The answer must consist of every line from the entries below that contains the word "trap".

Exercise data START

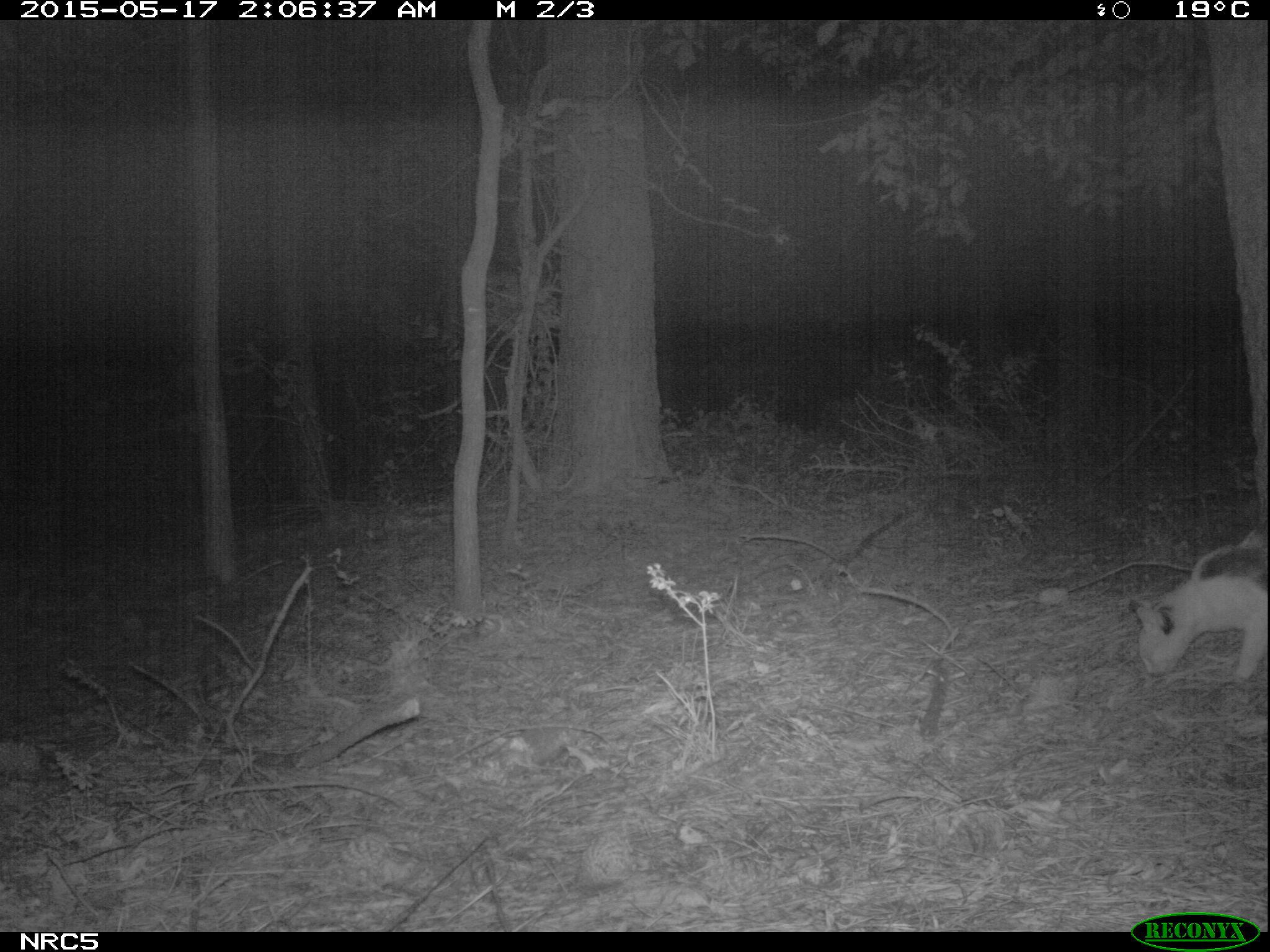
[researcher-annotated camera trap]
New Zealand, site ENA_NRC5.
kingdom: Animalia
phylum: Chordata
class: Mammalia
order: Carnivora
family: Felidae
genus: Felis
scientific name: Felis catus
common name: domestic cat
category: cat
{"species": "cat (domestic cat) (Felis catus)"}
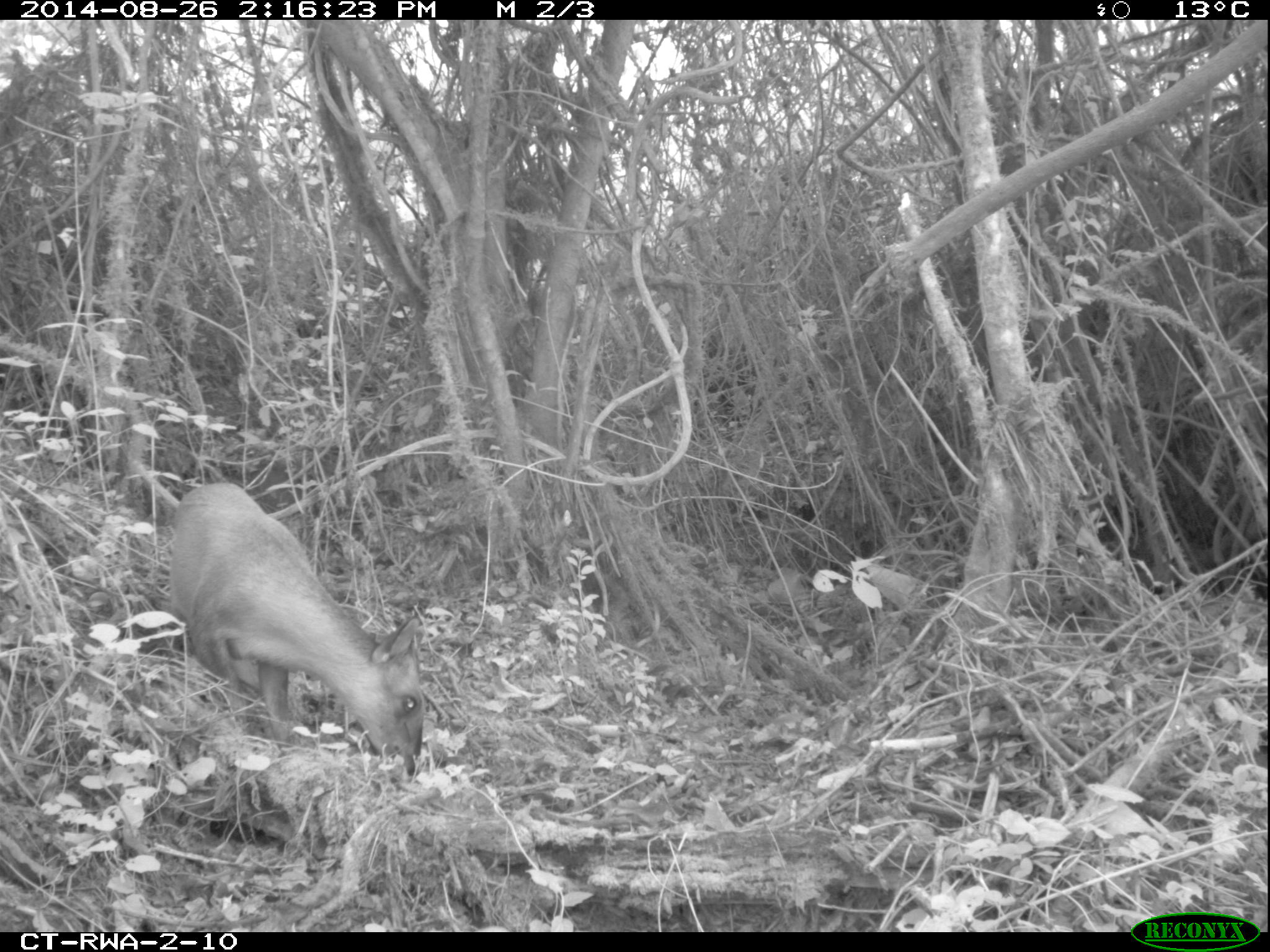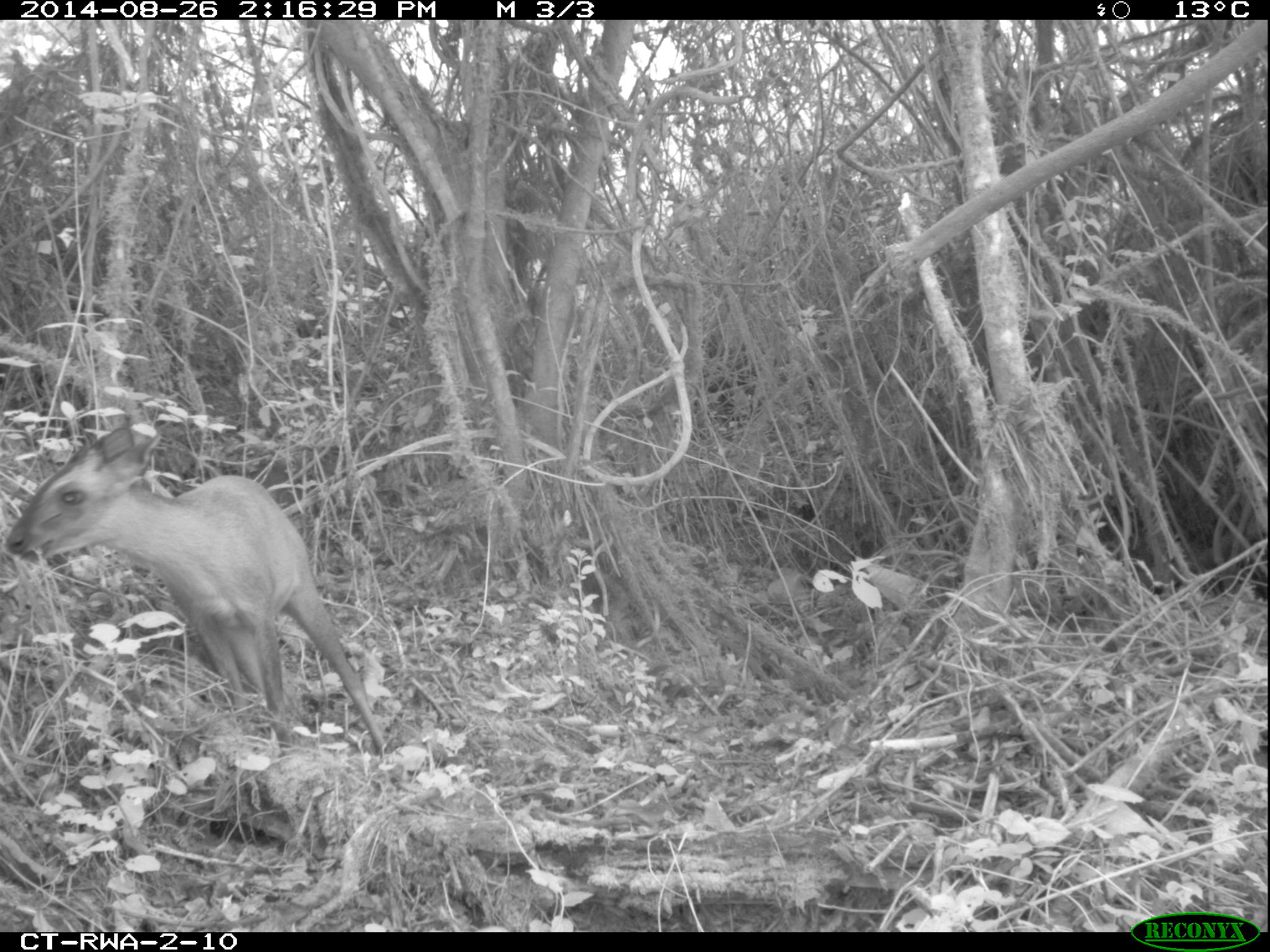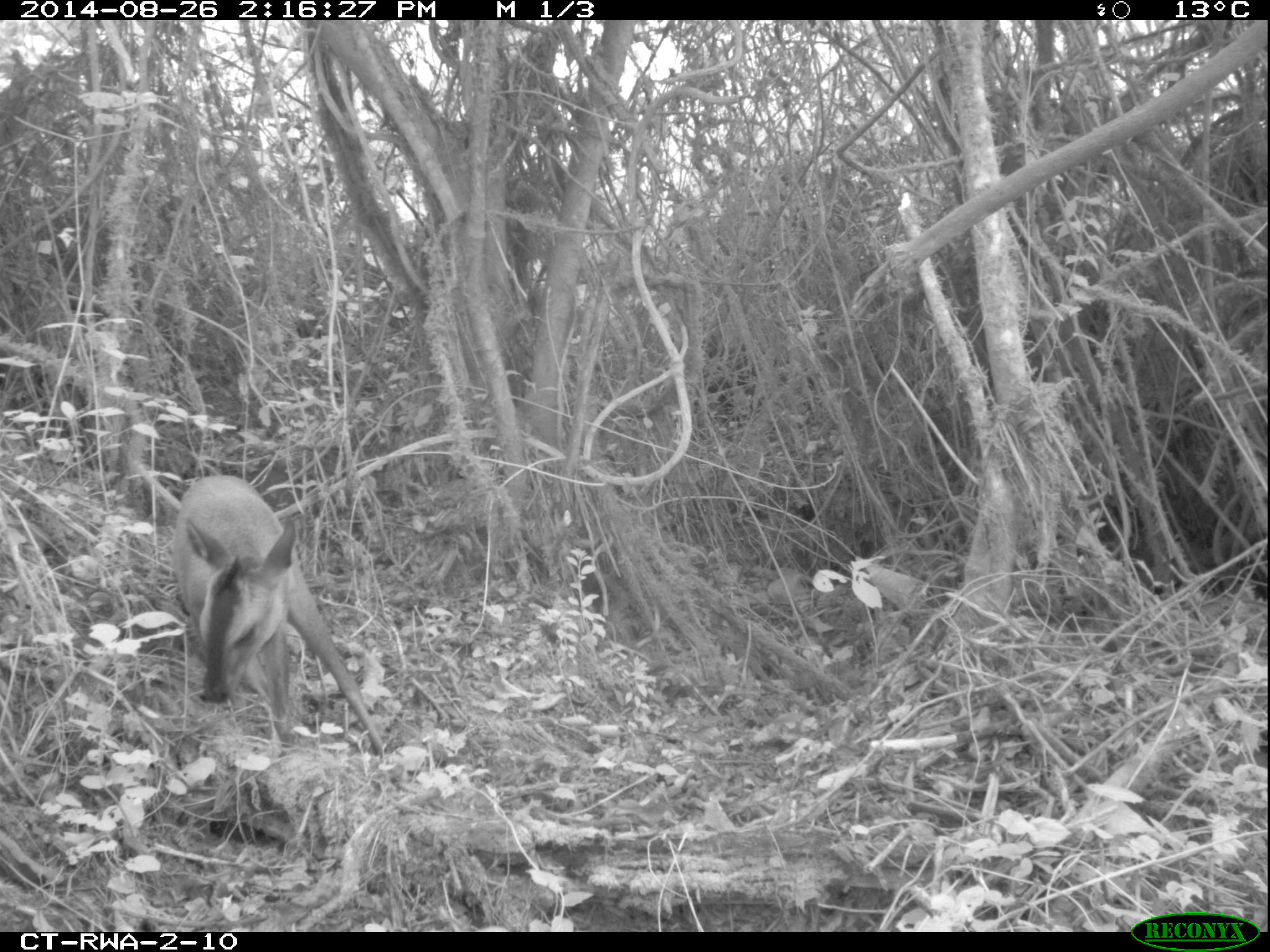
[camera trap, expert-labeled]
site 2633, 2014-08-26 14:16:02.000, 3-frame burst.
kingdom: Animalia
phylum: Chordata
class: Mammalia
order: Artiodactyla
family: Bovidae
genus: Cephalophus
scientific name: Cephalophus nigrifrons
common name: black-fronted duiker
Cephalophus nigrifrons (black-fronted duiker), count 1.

Exercise data END
Exercise data START

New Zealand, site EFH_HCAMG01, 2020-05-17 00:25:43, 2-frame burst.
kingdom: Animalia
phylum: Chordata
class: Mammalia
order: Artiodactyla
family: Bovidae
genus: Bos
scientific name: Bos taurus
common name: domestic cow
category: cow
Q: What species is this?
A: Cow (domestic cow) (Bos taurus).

Exercise data END

→ Reply to the task
[researcher-annotated camera trap]
[camera trap, expert-labeled]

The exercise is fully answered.